As more and more users begin to use policy to manage user access and privileges, those users are finding gaps in their policy enforcement. Full Armor’s Endpoint Policy Manager (EPM), which integrates with Active Directory and its Group Policy infrastructure, is targeted at closing those gaps so devices and computers coming into the network are subjected to the same policy controls as machines that are continuously connected.
“We found some dead spots where we don’t have any auditing or application of policy, whether it be no policy applied whatsoever, or the policy is applied once and not updated,” said a global IT manager for a pharmaceutical company who asked that his name and the name of the company not be revealed. The manager said policy enforcement is essential for the 100,000 devices on his network given heavy regulations in the pharmaceutical industry.

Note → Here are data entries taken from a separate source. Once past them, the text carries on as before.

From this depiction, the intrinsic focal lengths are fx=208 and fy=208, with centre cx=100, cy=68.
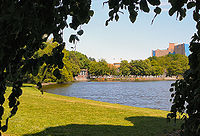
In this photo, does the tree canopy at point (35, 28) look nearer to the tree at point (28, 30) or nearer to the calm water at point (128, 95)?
the tree at point (28, 30)

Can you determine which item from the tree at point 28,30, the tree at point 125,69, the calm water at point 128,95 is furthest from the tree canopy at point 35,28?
the tree at point 125,69

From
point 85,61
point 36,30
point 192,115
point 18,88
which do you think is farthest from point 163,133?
point 85,61

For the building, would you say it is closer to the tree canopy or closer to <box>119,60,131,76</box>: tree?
<box>119,60,131,76</box>: tree

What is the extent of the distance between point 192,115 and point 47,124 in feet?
18.5

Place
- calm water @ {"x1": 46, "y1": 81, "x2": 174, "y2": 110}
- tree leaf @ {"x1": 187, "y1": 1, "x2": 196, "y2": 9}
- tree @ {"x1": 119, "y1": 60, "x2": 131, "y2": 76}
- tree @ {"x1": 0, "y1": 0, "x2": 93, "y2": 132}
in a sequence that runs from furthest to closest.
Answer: tree @ {"x1": 119, "y1": 60, "x2": 131, "y2": 76} < calm water @ {"x1": 46, "y1": 81, "x2": 174, "y2": 110} < tree leaf @ {"x1": 187, "y1": 1, "x2": 196, "y2": 9} < tree @ {"x1": 0, "y1": 0, "x2": 93, "y2": 132}

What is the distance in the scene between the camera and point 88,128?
7.06 metres

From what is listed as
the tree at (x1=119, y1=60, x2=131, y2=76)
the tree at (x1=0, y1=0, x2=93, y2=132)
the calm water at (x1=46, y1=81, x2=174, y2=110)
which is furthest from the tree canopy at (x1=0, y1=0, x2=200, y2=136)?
the tree at (x1=119, y1=60, x2=131, y2=76)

“We don’t want to take any chances. We need to be assured that policies are in place. One small slip could ultimately mean $30 million in lost revenue,” the manager says.
The manager says his evaluation of EPM includes interrogating devices as they come on the network to make sure policies are applied. If policies are absent, EPM applies the policies. If the policies are applied to guest machines, the software removes the policies from those machines before they log out.
The manager says he is also testing network access-control software, including Microsoft’s Network Access Protection slated to ship with Longhorn Server and Cisco’s Network Access Control software, but that something needs to be in place immediately.
FullArmor’s EPM works with remote desktops, laptops, mobile devices, and point-of-sale terminals. Policies are set based on a user’s role and/or state. For example, an authorized guest machine logging onto the network might find policy settings but no user settings, while an authorized user connecting via a Windows Mobile device might get user policies but not device policies.